Exercise aim ->
In full and without alteration, repeat the material.

***** Recorded data *****

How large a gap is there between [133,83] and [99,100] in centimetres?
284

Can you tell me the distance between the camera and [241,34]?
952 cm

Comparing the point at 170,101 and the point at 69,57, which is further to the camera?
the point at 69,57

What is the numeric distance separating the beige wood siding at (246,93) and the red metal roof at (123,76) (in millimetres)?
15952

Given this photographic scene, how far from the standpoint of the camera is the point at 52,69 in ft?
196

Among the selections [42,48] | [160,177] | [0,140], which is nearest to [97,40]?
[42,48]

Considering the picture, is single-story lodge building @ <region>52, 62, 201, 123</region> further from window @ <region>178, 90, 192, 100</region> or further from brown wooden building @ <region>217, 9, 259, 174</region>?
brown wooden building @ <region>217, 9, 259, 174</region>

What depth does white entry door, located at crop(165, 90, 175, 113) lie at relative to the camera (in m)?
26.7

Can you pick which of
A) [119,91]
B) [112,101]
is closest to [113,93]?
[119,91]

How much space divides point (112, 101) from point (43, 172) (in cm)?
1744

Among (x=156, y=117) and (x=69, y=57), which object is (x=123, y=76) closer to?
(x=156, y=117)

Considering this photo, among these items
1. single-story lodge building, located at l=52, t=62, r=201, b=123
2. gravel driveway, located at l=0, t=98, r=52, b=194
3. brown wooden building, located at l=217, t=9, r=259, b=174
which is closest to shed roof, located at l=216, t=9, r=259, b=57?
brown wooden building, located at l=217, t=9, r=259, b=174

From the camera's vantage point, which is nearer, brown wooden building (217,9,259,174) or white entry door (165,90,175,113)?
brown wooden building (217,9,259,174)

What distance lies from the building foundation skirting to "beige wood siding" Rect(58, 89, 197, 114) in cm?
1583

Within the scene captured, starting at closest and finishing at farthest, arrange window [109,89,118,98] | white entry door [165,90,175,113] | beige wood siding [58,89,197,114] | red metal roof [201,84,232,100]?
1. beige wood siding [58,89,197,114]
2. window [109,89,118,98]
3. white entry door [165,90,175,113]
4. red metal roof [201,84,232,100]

*****

Written response ->
How large a gap is there between [133,83] and [99,100] in centimetres?
284

Can you tell me the distance between the camera and [241,34]?
952 cm

Comparing the point at 170,101 and the point at 69,57, which is further to the camera?
the point at 69,57

What is the numeric distance separating the beige wood siding at (246,93) and the red metal roof at (123,76) (in millimetres)?
15952

Given this photographic scene, how far from the standpoint of the camera is the point at 52,69 in ft?
196

Among the selections [42,48] | [160,177] | [0,140], which is nearest to [97,40]?
[42,48]

Considering the picture, is single-story lodge building @ <region>52, 62, 201, 123</region> further from window @ <region>178, 90, 192, 100</region> or further from brown wooden building @ <region>217, 9, 259, 174</region>?
brown wooden building @ <region>217, 9, 259, 174</region>

What depth does white entry door, located at crop(165, 90, 175, 113) lie at relative to the camera (in m)?
26.7

Can you pick which of
A) [119,91]
B) [112,101]
is closest to [113,93]?
[119,91]

How much space divides point (112, 101) from point (43, 172) (in cm)?
1744

Among (x=156, y=117) and (x=69, y=57), which object is (x=123, y=76) closer to?
(x=156, y=117)

Considering this photo, among these items
1. single-story lodge building, located at l=52, t=62, r=201, b=123
2. gravel driveway, located at l=0, t=98, r=52, b=194
3. brown wooden building, located at l=217, t=9, r=259, b=174
which is closest to shed roof, located at l=216, t=9, r=259, b=57?
brown wooden building, located at l=217, t=9, r=259, b=174

From the camera's vantage point, which is nearer, brown wooden building (217,9,259,174) or white entry door (165,90,175,113)?
brown wooden building (217,9,259,174)

What distance lies from the building foundation skirting to "beige wood siding" Rect(58, 89, 197, 114) in cm?
1583

Within the scene captured, starting at closest and finishing at farthest, arrange window [109,89,118,98] | white entry door [165,90,175,113] | beige wood siding [58,89,197,114] | red metal roof [201,84,232,100]?
1. beige wood siding [58,89,197,114]
2. window [109,89,118,98]
3. white entry door [165,90,175,113]
4. red metal roof [201,84,232,100]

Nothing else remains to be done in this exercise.